■ **JOB**: Write out all of the lines below word for word, omitting the pictures.
+++ GIVEN DATA +++
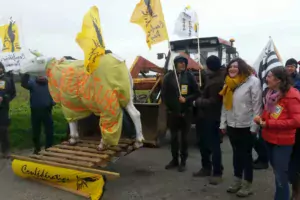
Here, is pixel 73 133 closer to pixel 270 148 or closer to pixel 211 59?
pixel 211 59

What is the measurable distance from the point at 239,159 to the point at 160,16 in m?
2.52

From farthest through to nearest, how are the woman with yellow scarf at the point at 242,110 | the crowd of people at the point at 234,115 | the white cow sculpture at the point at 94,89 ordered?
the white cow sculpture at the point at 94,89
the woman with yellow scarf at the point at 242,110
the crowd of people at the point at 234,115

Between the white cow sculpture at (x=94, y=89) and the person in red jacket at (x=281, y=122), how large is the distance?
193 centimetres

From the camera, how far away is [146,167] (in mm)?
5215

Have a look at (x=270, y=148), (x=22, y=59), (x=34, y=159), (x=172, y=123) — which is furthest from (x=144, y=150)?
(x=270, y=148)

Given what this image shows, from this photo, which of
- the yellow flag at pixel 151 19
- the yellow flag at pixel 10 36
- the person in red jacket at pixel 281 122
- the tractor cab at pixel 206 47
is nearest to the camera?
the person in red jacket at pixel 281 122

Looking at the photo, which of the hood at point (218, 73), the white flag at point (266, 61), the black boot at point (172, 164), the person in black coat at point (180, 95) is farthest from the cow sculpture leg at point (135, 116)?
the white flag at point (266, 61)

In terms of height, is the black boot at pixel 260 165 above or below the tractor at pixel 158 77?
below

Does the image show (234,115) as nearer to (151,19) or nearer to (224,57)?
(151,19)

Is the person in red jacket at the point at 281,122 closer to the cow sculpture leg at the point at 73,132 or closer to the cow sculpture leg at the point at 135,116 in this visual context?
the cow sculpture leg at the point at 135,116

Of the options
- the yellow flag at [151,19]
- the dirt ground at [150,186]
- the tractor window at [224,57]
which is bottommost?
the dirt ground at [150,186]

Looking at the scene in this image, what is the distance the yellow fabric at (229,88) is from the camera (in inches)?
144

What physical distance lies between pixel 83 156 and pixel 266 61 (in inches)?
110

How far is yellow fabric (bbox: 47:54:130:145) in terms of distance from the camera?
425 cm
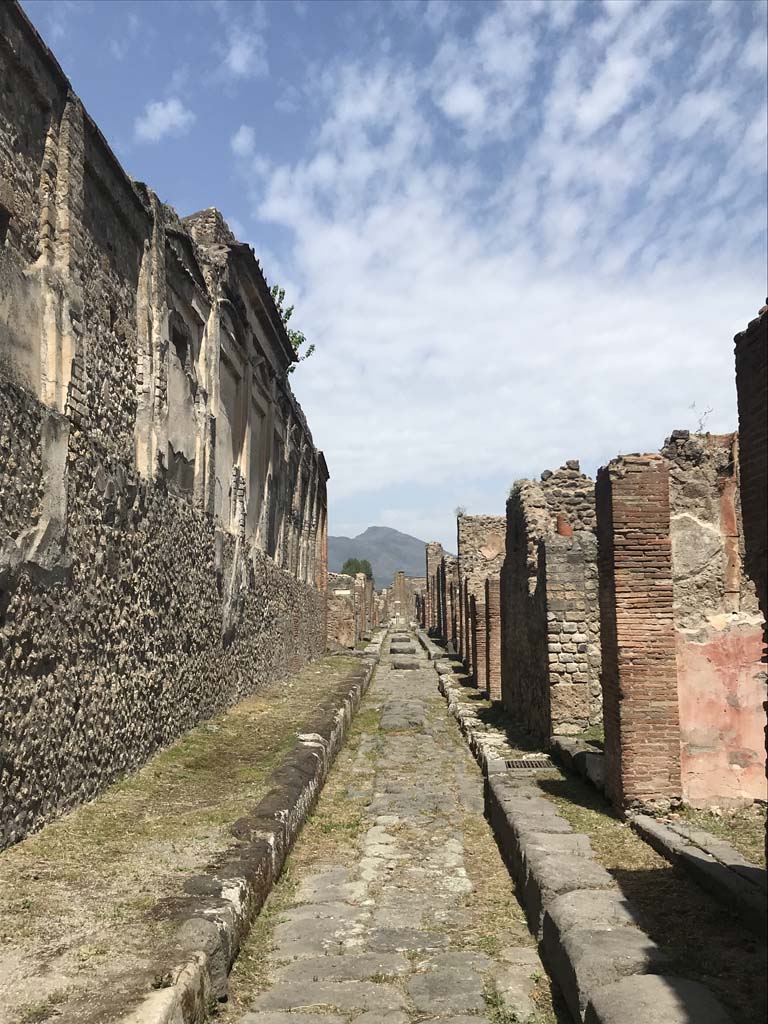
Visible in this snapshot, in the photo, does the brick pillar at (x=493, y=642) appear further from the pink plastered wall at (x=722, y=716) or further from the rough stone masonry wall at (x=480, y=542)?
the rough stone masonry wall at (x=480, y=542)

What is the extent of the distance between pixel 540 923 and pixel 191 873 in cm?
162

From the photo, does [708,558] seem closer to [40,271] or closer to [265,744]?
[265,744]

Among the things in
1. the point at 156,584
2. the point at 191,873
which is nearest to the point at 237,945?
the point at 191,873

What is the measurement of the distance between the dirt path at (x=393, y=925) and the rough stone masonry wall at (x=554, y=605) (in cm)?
+++
■ **RESPONSE TO THIS EXERCISE**:
Here, is pixel 73 133 closer to pixel 270 148 or closer to pixel 211 59?
pixel 211 59

What is the measurable distance from the point at 239,159 to the point at 160,16 in m?
2.52

From farthest through to nearest, how are the woman with yellow scarf at the point at 242,110 | the crowd of people at the point at 234,115 | the white cow sculpture at the point at 94,89 ordered?
the white cow sculpture at the point at 94,89
the woman with yellow scarf at the point at 242,110
the crowd of people at the point at 234,115

Between the white cow sculpture at (x=94, y=89) and the person in red jacket at (x=281, y=122), how large is the distance?
193 centimetres

From the camera, how far away is [146,167] (in mm)?
5215

Have a look at (x=270, y=148), (x=22, y=59), (x=34, y=159), (x=172, y=123) — which is furthest from (x=144, y=150)?
(x=270, y=148)

Given what this image shows, from this photo, which of
- the yellow flag at pixel 151 19
- the yellow flag at pixel 10 36
- the person in red jacket at pixel 281 122
- the tractor cab at pixel 206 47
is nearest to the camera?
the person in red jacket at pixel 281 122

Looking at the photo, which of the hood at point (218, 73), the white flag at point (266, 61), the black boot at point (172, 164), the person in black coat at point (180, 95) is farthest from the cow sculpture leg at point (135, 116)?
the white flag at point (266, 61)

In terms of height, is the black boot at pixel 260 165 above or below the tractor at pixel 158 77?
below

Does the image show (234,115) as nearer to (151,19) or nearer to (224,57)?
(151,19)

Is the person in red jacket at the point at 281,122 closer to the cow sculpture leg at the point at 73,132 or closer to the cow sculpture leg at the point at 135,116 in this visual context?
the cow sculpture leg at the point at 135,116

Of the options
- the yellow flag at [151,19]
- the dirt ground at [150,186]
- the tractor window at [224,57]
which is bottommost?
the dirt ground at [150,186]

Looking at the scene in this image, what is the distance the yellow fabric at (229,88) is from the camera (in inches)?
144

What physical distance lies between pixel 83 156 and pixel 266 61 (in inches)?
110

How far is yellow fabric (bbox: 47:54:130:145) in terms of distance from the camera?
425 cm
Visible in this snapshot, in the photo, does the brick pillar at (x=493, y=642) appear further from the pink plastered wall at (x=722, y=716) or further from the rough stone masonry wall at (x=480, y=542)?
the rough stone masonry wall at (x=480, y=542)

What is the extent of the distance between pixel 540 923 and pixel 191 873 in cm?
162

From the photo, does [708,558] seem closer to [40,271] or closer to [265,744]?
[265,744]

Among the things in
1. the point at 156,584
2. the point at 191,873
which is nearest to the point at 237,945?
the point at 191,873

What is the measurement of the distance between the dirt path at (x=393, y=925) and the rough stone masonry wall at (x=554, y=605) (in cm)?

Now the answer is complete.